Neuer Energiewende-Bericht wirft Fragen zu Transparenz und Interessenkonflikten auf
Stefanie GeißlerNeuer Energiewende-Bericht wirft Fragen zu Transparenz und Interessenkonflikten auf
Am 15. September wurde der Bundesregierung ein neuer Monitoring-Bericht zur Energiewende vorgelegt. Das Dokument behandelt den Strombedarf, die Versorgungssicherheit sowie den Ausbau erneuerbarer Energien, der Netze, der Digitalisierung und der Wasserstoffproduktion. Seitdem gibt es Fragen zur Transparenz und zum Zeitpunkt der Vergabe des Auftrags.
Das Bundesministerium für Wirtschaft und Energie (BMWi) hatte den Auftrag an das Institut für Energiewirtschaft der Universität zu Köln vergeben. Aufgrund enger Zeitvorgaben erfolgte die Beauftragung im Rahmen einer bestehenden Rahmenvereinbarung. Zudem wurde eine Metaanalyse durchgeführt, um die knappe Frist einzuhalten.
Die BET Consulting GmbH leitete das Konsortium und schlug das Energiewirtschaftliche Institut (EWI) für die Aufgabe vor.
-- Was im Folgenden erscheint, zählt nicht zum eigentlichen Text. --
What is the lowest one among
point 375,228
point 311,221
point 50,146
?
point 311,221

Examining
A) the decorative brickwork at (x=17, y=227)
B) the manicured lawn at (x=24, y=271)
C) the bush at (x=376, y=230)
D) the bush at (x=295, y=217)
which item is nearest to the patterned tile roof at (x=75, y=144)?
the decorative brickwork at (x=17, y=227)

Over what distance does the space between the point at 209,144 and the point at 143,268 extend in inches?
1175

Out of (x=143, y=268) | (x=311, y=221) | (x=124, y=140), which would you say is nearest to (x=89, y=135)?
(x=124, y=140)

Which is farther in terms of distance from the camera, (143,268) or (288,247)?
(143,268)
Die Leistungsbeschreibung für den Bericht wurde der BET am 12. Juni übermittelt. Allerdings klärte die Antwort der Bundesregierung auf eine Kleine Anfrage der Linken weder personelle Überschneidungen noch frühere Verbindungen zwischen EWI-Mitarbeitenden und deren aktuellen oder ehemaligen Auftraggebern auf.
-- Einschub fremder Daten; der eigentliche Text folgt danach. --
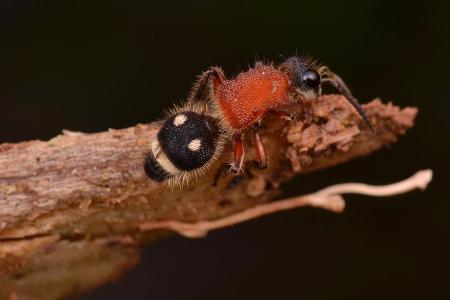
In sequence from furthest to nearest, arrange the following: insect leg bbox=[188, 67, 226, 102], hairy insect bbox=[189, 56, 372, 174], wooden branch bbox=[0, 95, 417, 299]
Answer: insect leg bbox=[188, 67, 226, 102]
hairy insect bbox=[189, 56, 372, 174]
wooden branch bbox=[0, 95, 417, 299]

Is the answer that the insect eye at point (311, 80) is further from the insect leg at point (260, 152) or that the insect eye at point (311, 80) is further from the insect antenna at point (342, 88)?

In der Anfrage der Linken, die am 9. September eingereicht wurde, wurden zudem Details zu Kontakten, Treffen oder Absprachen zwischen dem Institut und der Staatssekretärin Katherina Reiche für den Zeitraum von September 2015 bis August 2025 erfragt. Auch diese Punkte blieben in der Antwort der Regierung unbeantwortet.
Der Bericht fließt nun in die Energiewende-Strategie der Bundesregierung ein. Ungeklärt bleiben jedoch mögliche Interessenkonflikte und ministerielle Kommunikationswege. Die Ergebnisse des Dokuments werden künftige Entscheidungen in der Energiepolitik und Infrastruktur maßgeblich beeinflussen.